PDE translation: Those people came from three nations of Germany: from the Old Saxons, from the Angles, and from the Jutes. From the Jutes came the inhabitants of Kent and the Wihtwara, that is, the race which now dwells in the Isle of Wight, and that race in Wessex which is still called the race of the Jutes. From the Old Saxons came the East Saxons, the South Saxons, and the West Saxons. From the land of the Angles, which has lain waste between the Jutes and the Saxons ever since, came the East Anglians, the Middle Anglians, the Mercians, and all of the Northumbrians.

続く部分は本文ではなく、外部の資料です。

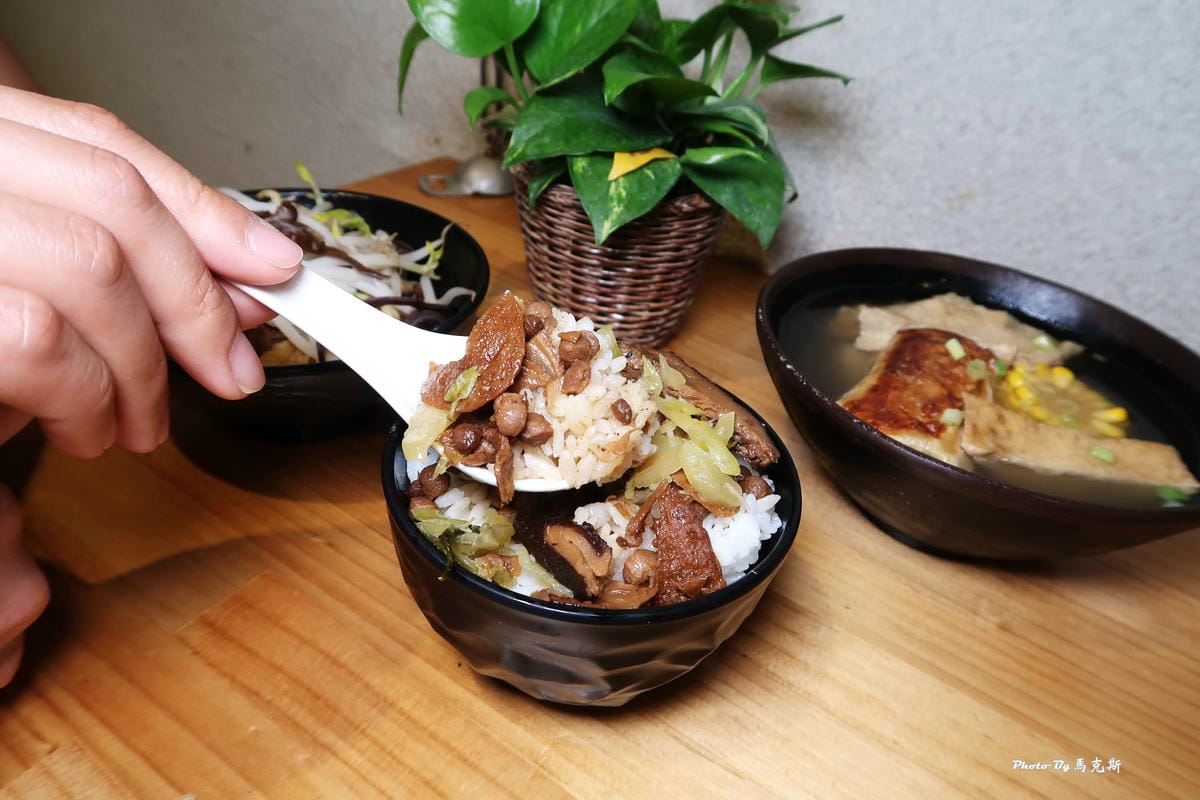 /tmp/phpmUqFT3 /tmp/phpmUqFT3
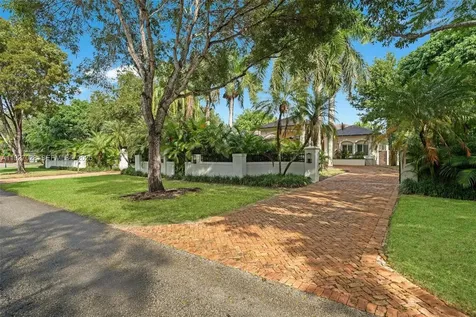 6890 SW 94th Street Pinecrest FL 33156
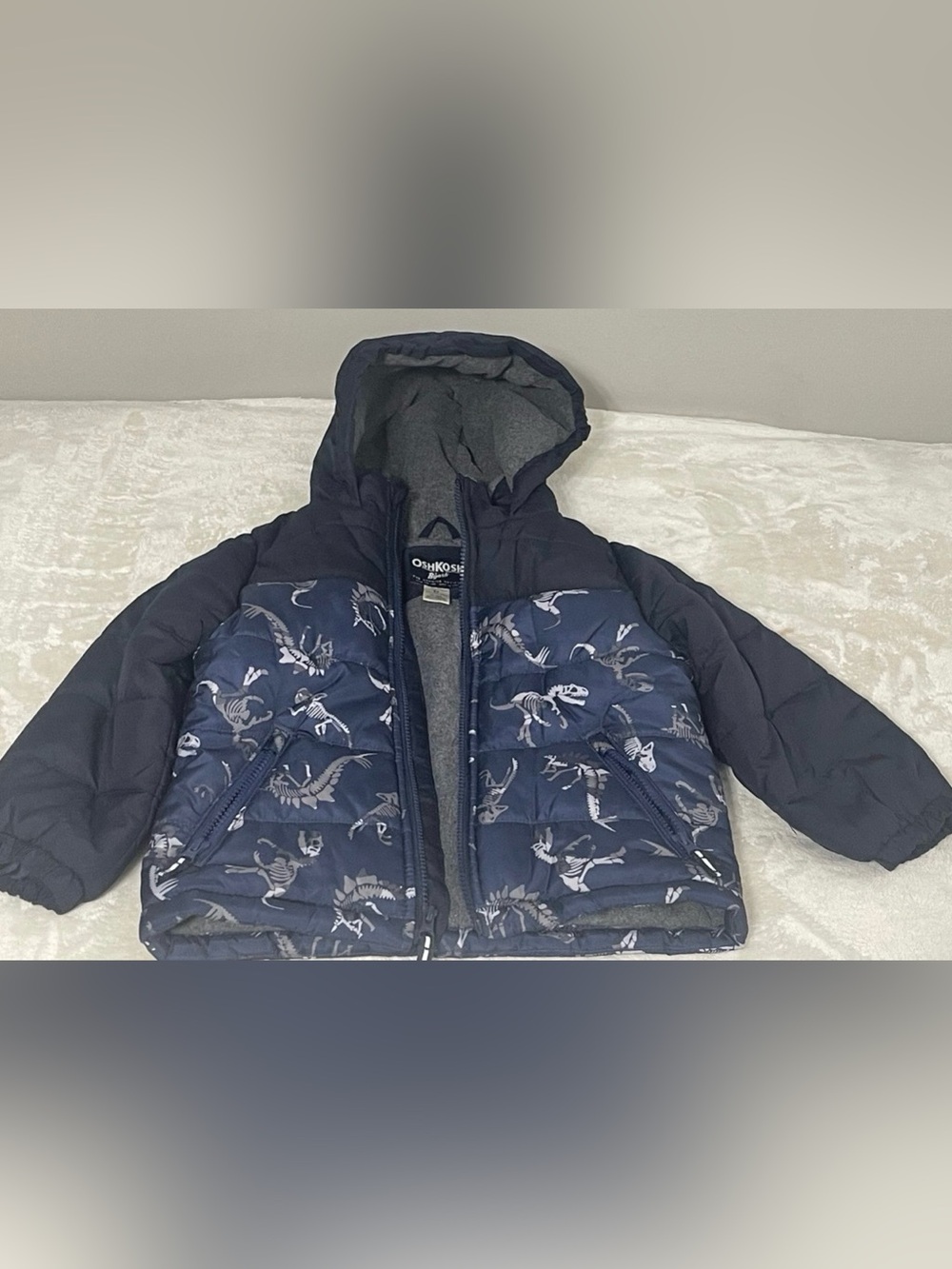 OshKosh B’gosh Boys Heavy Duty Blue Dinosaur Puffer Jacket Coat  SIZE 5T Pockets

 この一節に基づいて形成されてきた移住神話 ( migration myth ) は,いくつかの事実を覆い隠しているので注意が必要である.449年は移住の象徴の年として理解すべきで,実際にはそれ以前からゲルマン民族が大陸よりブリテン島に移住を開始していた形跡がある.また,449年に一度に移住が起こったわけではなく,5世紀から6世紀にかけて段階的に移住と定住が繰り返されたということもある.他には,アングル人,サクソン人,ジュート人の三民族の他にフランク人 ( Franks ) もこの移住に加わっていたとされる.同様に,現在では疑問視されてはいるが,フリジア人 ( Frisians ) の混在も議論されてきた.移住の詳細については,いまだ不明なことも多いようである ( Hoad 27 ).

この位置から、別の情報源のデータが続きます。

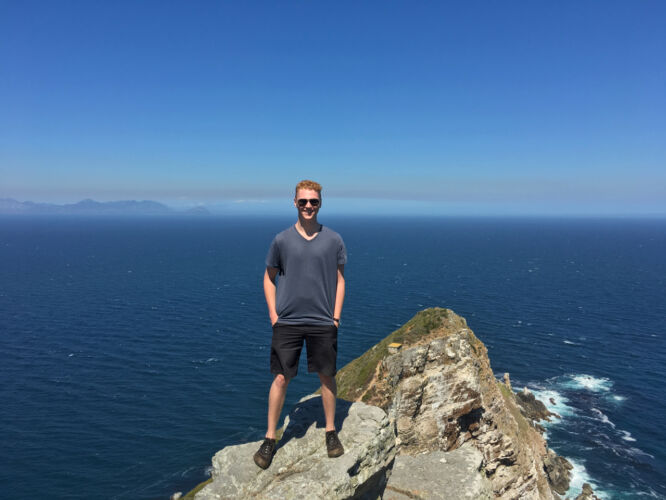 Standing on sketchy edge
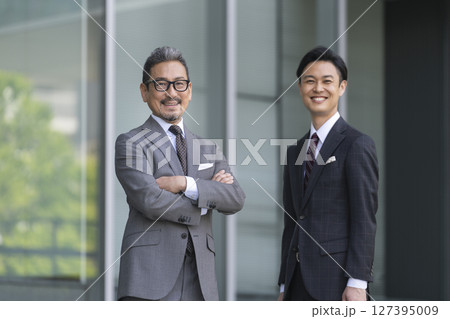 40代と50代のビジネスマン 40代と50代のビジネスマン 127395009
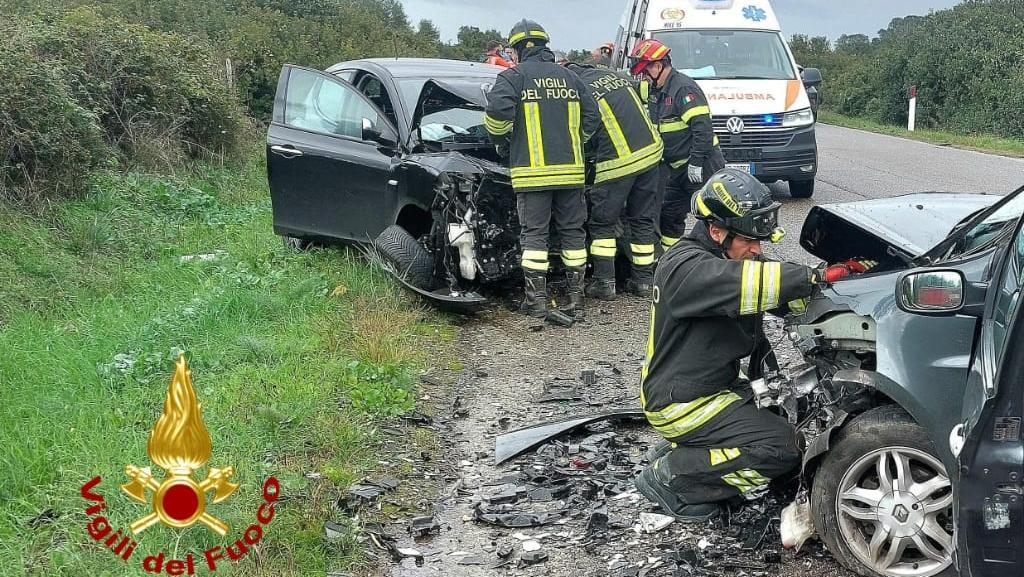Incidente tra due auto sulla provinciale 23, due feriti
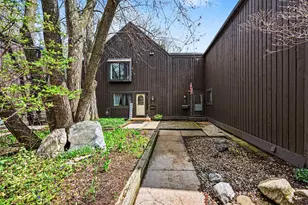 242 Dunbarton Ct, Kalamazoo, MI 49006 - Photo 2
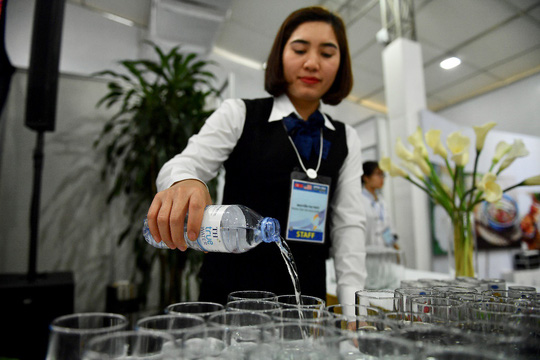 Hình ảnh chai nước TH true WATER phục vụ bạn bè quốc tế tại Hội nghị thượng đỉnh Mỹ - Triều lần 2 tại Hà Nội    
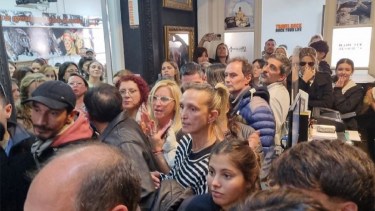 Indignados por la situación, madres, padres y alumnos reclamaron explicaciones a la empresa turística. Foto: Gentileza Cadena 3 de Rosario. 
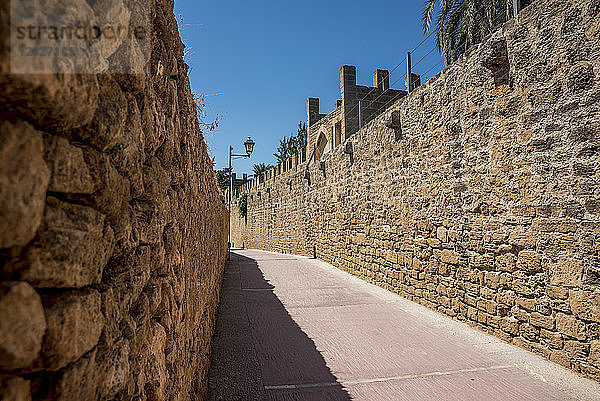 Die römische Stadtmauer von Alcudia; Alcudia  Mallorca  Balearen  Spanien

 上の一節にもあるとおり,主要三民族は大陸のそれぞれの故地からブリテン島のおよそ特定の地へと移住した.大雑把に言えば,ジュート人は Kent や the Isle of Wight,サクソン人はイングランド南部へ,アングル人はイングランド北部や東部へ移住・定住した(下の略地図参照).古英語の方言は英語がブリテン島に入ってから分化したのではなく,大陸時代にすでに分化していた三民族の方言に由来すると考えられる.

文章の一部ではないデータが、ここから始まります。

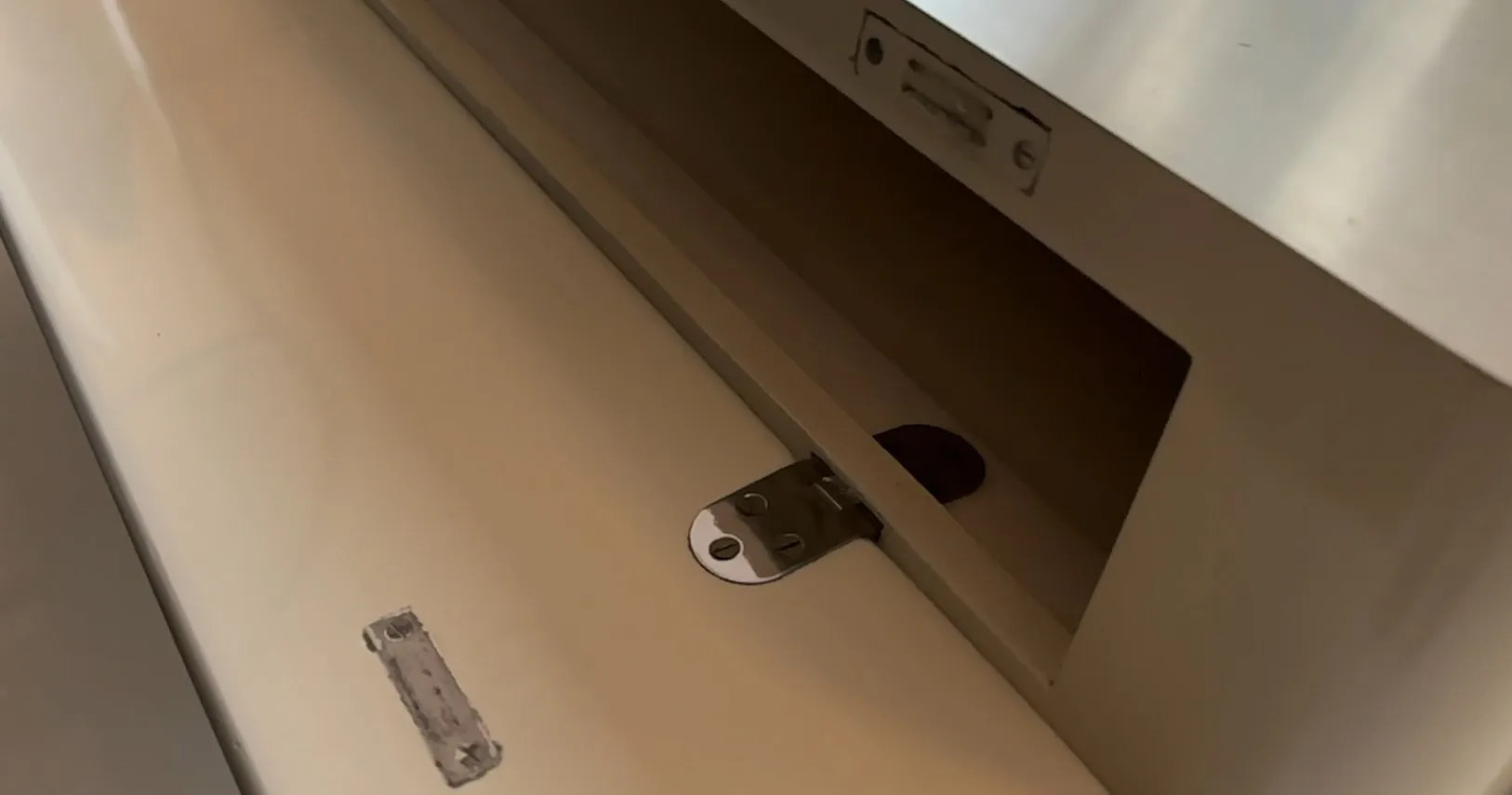 mesa ratona antigua de vico magistretti con diseño elegante y detalles suaves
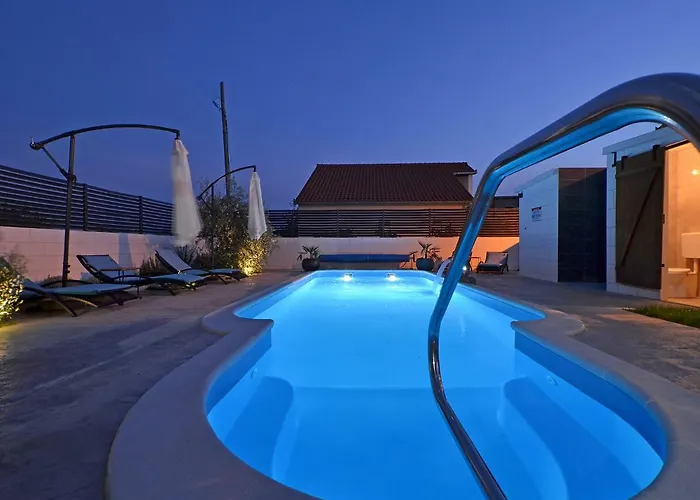 Deluxe Porto Διαμέρισμα Τρογκίρ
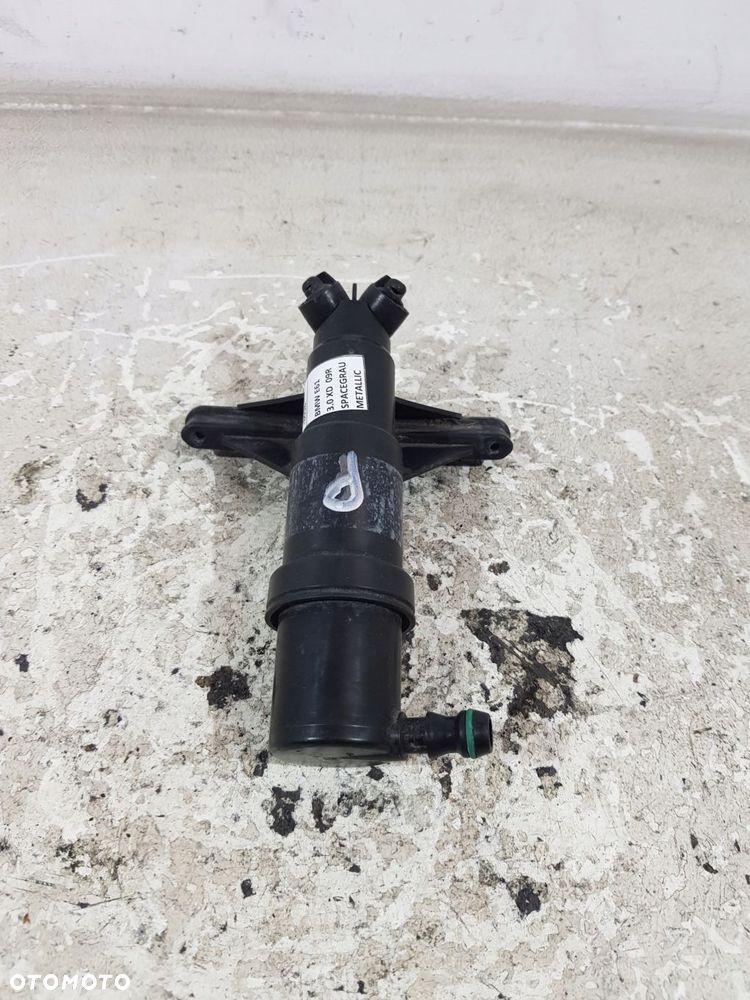 spryskiwacz lampy prawy przód bmw e60 e61 lci eu - 4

Homeland of the Angles, Saxons, and Jutes

 西ゲルマン諸民族のなかで,特に Jutes の果たした役割については[2009-05-31-1]を参照.また,上の一節については,オンラインからも古英語現代英語訳で参照できる.

 ・ Irvin, Susan. "Beginnings and Transitions: Old English." The Oxford History of English. Ed. Lynda Mugglestone. Oxford: OUP, 2006. 32--60.
 ・ Hoad, Terry. "Preliminaries: Before English." The Oxford History of English. Ed. Lynda Mugglestone. Oxford: OUP, 2006. 7--31.